Work to be completed - Copy every item below word for word, omitting the pictures.
───── Supplied material
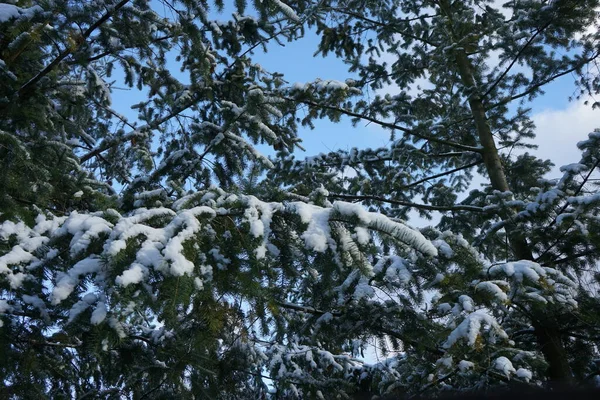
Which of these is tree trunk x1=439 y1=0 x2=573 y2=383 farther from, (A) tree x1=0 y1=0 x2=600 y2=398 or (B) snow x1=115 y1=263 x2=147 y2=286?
(B) snow x1=115 y1=263 x2=147 y2=286

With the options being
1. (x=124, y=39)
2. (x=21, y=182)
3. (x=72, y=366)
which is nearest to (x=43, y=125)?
(x=21, y=182)

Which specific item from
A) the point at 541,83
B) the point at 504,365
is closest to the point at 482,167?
the point at 541,83

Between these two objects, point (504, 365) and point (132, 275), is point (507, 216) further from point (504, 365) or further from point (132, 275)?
point (132, 275)

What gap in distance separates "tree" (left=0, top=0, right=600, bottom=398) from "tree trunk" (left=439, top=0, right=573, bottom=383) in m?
0.04

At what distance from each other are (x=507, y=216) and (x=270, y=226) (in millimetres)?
3887

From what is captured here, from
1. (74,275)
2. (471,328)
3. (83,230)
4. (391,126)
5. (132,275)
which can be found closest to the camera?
(132,275)

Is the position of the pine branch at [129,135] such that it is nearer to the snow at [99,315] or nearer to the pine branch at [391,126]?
the pine branch at [391,126]

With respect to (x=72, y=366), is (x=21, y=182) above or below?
above

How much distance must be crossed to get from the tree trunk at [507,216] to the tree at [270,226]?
0.04 meters

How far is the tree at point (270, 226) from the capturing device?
2.78 meters

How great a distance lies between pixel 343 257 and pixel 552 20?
19.5ft

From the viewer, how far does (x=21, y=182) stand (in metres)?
3.90

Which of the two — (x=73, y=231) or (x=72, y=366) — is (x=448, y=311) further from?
(x=72, y=366)

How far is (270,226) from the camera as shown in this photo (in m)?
3.06
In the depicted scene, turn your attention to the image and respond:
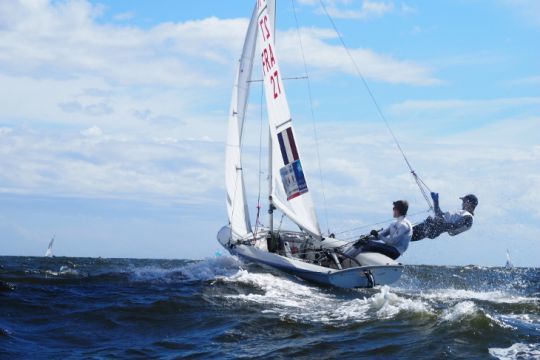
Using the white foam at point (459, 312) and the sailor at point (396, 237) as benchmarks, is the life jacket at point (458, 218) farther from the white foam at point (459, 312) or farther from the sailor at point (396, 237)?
the white foam at point (459, 312)

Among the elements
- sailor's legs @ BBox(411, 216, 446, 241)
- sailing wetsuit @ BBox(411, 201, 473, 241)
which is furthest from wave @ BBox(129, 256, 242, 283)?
sailing wetsuit @ BBox(411, 201, 473, 241)

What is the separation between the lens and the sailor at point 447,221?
54.7ft

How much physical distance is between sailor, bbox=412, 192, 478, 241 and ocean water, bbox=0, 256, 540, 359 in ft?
7.30

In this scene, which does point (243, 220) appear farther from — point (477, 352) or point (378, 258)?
point (477, 352)

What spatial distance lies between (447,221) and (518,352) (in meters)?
8.29

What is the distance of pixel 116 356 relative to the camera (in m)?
8.38

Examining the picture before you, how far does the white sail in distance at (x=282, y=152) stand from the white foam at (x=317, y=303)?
2845mm

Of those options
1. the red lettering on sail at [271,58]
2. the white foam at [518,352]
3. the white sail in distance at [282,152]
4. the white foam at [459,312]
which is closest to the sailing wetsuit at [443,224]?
the white sail in distance at [282,152]

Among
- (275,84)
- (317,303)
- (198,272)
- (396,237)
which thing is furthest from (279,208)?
(317,303)

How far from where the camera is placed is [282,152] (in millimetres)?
18172

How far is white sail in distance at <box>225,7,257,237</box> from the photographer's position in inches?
814

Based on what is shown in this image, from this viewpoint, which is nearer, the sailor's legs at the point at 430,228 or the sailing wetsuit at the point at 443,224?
the sailing wetsuit at the point at 443,224

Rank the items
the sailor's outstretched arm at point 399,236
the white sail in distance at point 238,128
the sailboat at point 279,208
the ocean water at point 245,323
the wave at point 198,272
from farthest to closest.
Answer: the white sail in distance at point 238,128
the wave at point 198,272
the sailor's outstretched arm at point 399,236
the sailboat at point 279,208
the ocean water at point 245,323

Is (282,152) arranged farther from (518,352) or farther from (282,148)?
(518,352)
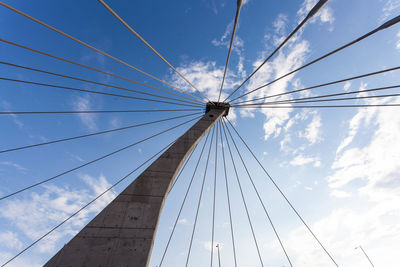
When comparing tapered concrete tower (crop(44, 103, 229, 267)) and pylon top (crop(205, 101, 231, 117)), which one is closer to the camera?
tapered concrete tower (crop(44, 103, 229, 267))

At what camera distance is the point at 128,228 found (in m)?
7.62

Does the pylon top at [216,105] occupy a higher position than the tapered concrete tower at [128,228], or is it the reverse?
the pylon top at [216,105]

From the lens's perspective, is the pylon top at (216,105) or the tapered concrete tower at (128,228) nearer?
the tapered concrete tower at (128,228)

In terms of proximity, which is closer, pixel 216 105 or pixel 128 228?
pixel 128 228

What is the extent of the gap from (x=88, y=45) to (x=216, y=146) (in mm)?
10678

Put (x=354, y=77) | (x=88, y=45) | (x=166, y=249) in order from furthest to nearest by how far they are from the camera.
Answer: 1. (x=166, y=249)
2. (x=354, y=77)
3. (x=88, y=45)

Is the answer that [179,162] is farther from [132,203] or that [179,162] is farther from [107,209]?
[107,209]

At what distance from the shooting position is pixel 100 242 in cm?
708

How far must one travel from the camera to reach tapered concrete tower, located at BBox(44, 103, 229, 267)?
671 centimetres

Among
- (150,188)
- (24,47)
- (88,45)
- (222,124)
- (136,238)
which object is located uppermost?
(222,124)

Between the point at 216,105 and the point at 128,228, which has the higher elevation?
the point at 216,105

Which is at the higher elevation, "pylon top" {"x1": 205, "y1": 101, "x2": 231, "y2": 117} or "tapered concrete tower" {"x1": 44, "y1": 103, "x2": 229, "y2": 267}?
"pylon top" {"x1": 205, "y1": 101, "x2": 231, "y2": 117}

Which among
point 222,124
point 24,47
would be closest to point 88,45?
point 24,47

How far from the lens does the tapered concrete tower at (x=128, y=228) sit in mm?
6707
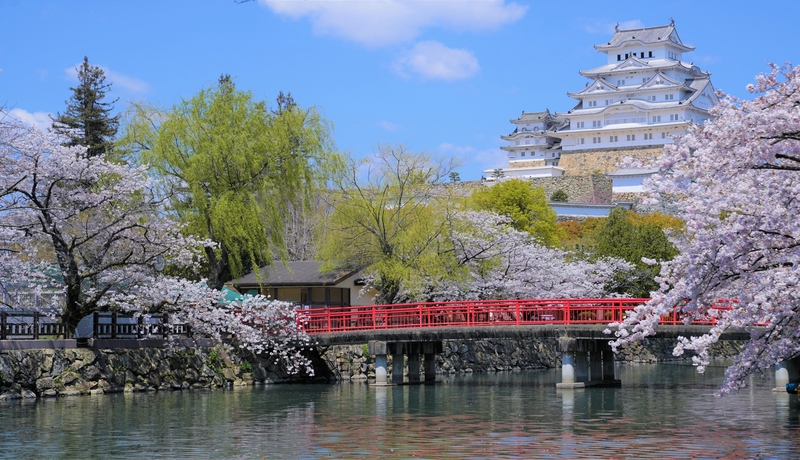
──────────
Expected output -
Which of these is tree trunk x1=439 y1=0 x2=573 y2=383 farther from, (A) tree x1=0 y1=0 x2=600 y2=398 or (B) snow x1=115 y1=263 x2=147 y2=286?
(B) snow x1=115 y1=263 x2=147 y2=286

With the options being
1. (x=124, y=39)
2. (x=21, y=182)
3. (x=72, y=366)
which is nearest to (x=43, y=125)?
(x=21, y=182)

Which specific item from
A) the point at 541,83
B) the point at 504,365
is closest to the point at 482,167?
the point at 541,83

Between these two objects, point (504, 365) and point (132, 275), is point (507, 216) further from point (504, 365) or further from point (132, 275)?
point (132, 275)

What gap in distance separates "tree" (left=0, top=0, right=600, bottom=398) from "tree trunk" (left=439, top=0, right=573, bottom=383) in m?
0.04

At what distance from each other are (x=507, y=216) and (x=270, y=226) (in millimetres)?
3887

From what is captured here, from
1. (74,275)
2. (471,328)
3. (83,230)
4. (391,126)
5. (132,275)
which can be found closest to the camera?
(132,275)

Is the position of the pine branch at [129,135] such that it is nearer to the snow at [99,315] or nearer to the pine branch at [391,126]?
the pine branch at [391,126]

With respect to (x=72, y=366), is (x=21, y=182) above or below?
above

How much distance must be crossed to get from the tree trunk at [507,216] to the tree at [270,226]?
0.04 meters

How far is the tree at point (270, 226) from the capturing device?
2.78 meters

How great a distance lies between pixel 343 257 and pixel 552 20?
19.5ft

From the viewer, how far does (x=21, y=182) stand (in metres)?
3.90

Which of the two — (x=73, y=231) or (x=72, y=366) — is (x=448, y=311) further from?
(x=72, y=366)

How far is (270,226) from the camera as shown in this photo (in m)?
3.06
In the depicted scene, turn your attention to the image and respond:
Using the white foam at point (459, 312) and the sailor at point (396, 237) as benchmarks, is the life jacket at point (458, 218) farther from the white foam at point (459, 312) or farther from the sailor at point (396, 237)?
the white foam at point (459, 312)

Among the elements
- sailor's legs @ BBox(411, 216, 446, 241)
- sailing wetsuit @ BBox(411, 201, 473, 241)
which is furthest from wave @ BBox(129, 256, 242, 283)?
sailing wetsuit @ BBox(411, 201, 473, 241)

What is the separation between the lens and the sailor at point 447,221?
54.7ft

How much physical distance is between sailor, bbox=412, 192, 478, 241 and ocean water, bbox=0, 256, 540, 359 in ft?
7.30

In this scene, which does point (243, 220) appear farther from — point (477, 352) or point (378, 258)?
point (477, 352)

What spatial distance lies between (447,221) and (518,352) (in meters)?
8.29

What is the distance of pixel 116 356 relative to the camera (in m)?
8.38

Examining the picture before you, how far does the white sail in distance at (x=282, y=152) stand from the white foam at (x=317, y=303)?
2845mm

Of those options
1. the red lettering on sail at [271,58]
2. the white foam at [518,352]
3. the white sail in distance at [282,152]
4. the white foam at [459,312]
which is closest to the sailing wetsuit at [443,224]?
the white sail in distance at [282,152]

Among
- (275,84)
- (317,303)
- (198,272)
- (396,237)
which thing is furthest from (279,208)?
(317,303)

How far from where the camera is placed is [282,152] (in millimetres)?
18172

How far is white sail in distance at <box>225,7,257,237</box> from the photographer's position in inches?
814

Based on what is shown in this image, from this viewpoint, which is nearer, the sailor's legs at the point at 430,228 or the sailing wetsuit at the point at 443,224?
the sailing wetsuit at the point at 443,224

Rank the items
the sailor's outstretched arm at point 399,236
the white sail in distance at point 238,128
the sailboat at point 279,208
the ocean water at point 245,323
the wave at point 198,272
from farthest to closest.
Answer: the white sail in distance at point 238,128
the wave at point 198,272
the sailor's outstretched arm at point 399,236
the sailboat at point 279,208
the ocean water at point 245,323

Is (282,152) arranged farther from (518,352) or farther from (282,148)?
(518,352)
When comparing tapered concrete tower (crop(44, 103, 229, 267)) and pylon top (crop(205, 101, 231, 117)), which one is closer to the camera?
tapered concrete tower (crop(44, 103, 229, 267))

At what camera distance is the point at 128,228 found (in m)?
7.62

Does the pylon top at [216,105] occupy a higher position than the tapered concrete tower at [128,228], or is it the reverse?
the pylon top at [216,105]

From the lens's perspective, is the pylon top at (216,105) or the tapered concrete tower at (128,228) nearer?
the tapered concrete tower at (128,228)

In terms of proximity, which is closer, pixel 216 105 or pixel 128 228?
pixel 128 228

What is the extent of the gap from (x=88, y=45) to (x=216, y=146) (in mm)?
10678

Put (x=354, y=77) | (x=88, y=45) | (x=166, y=249) in order from furthest to nearest by how far they are from the camera.
Answer: 1. (x=166, y=249)
2. (x=354, y=77)
3. (x=88, y=45)

Is the answer that [179,162] is farther from [132,203] or that [179,162] is farther from [107,209]?
[107,209]

At what distance from the shooting position is pixel 100 242 in cm?
708

How far must one travel from the camera to reach tapered concrete tower, located at BBox(44, 103, 229, 267)?
671 centimetres

Among
- (150,188)
- (24,47)
- (88,45)
- (222,124)
- (136,238)
which object is located uppermost?
(222,124)

Between the point at 216,105 and the point at 128,228, which has the higher elevation?
the point at 216,105

Which is at the higher elevation, "pylon top" {"x1": 205, "y1": 101, "x2": 231, "y2": 117} or "tapered concrete tower" {"x1": 44, "y1": 103, "x2": 229, "y2": 267}?
"pylon top" {"x1": 205, "y1": 101, "x2": 231, "y2": 117}

Which among
point 222,124
point 24,47
would be closest to point 88,45?
point 24,47

How far from the lens does the tapered concrete tower at (x=128, y=228) sit in mm?
6707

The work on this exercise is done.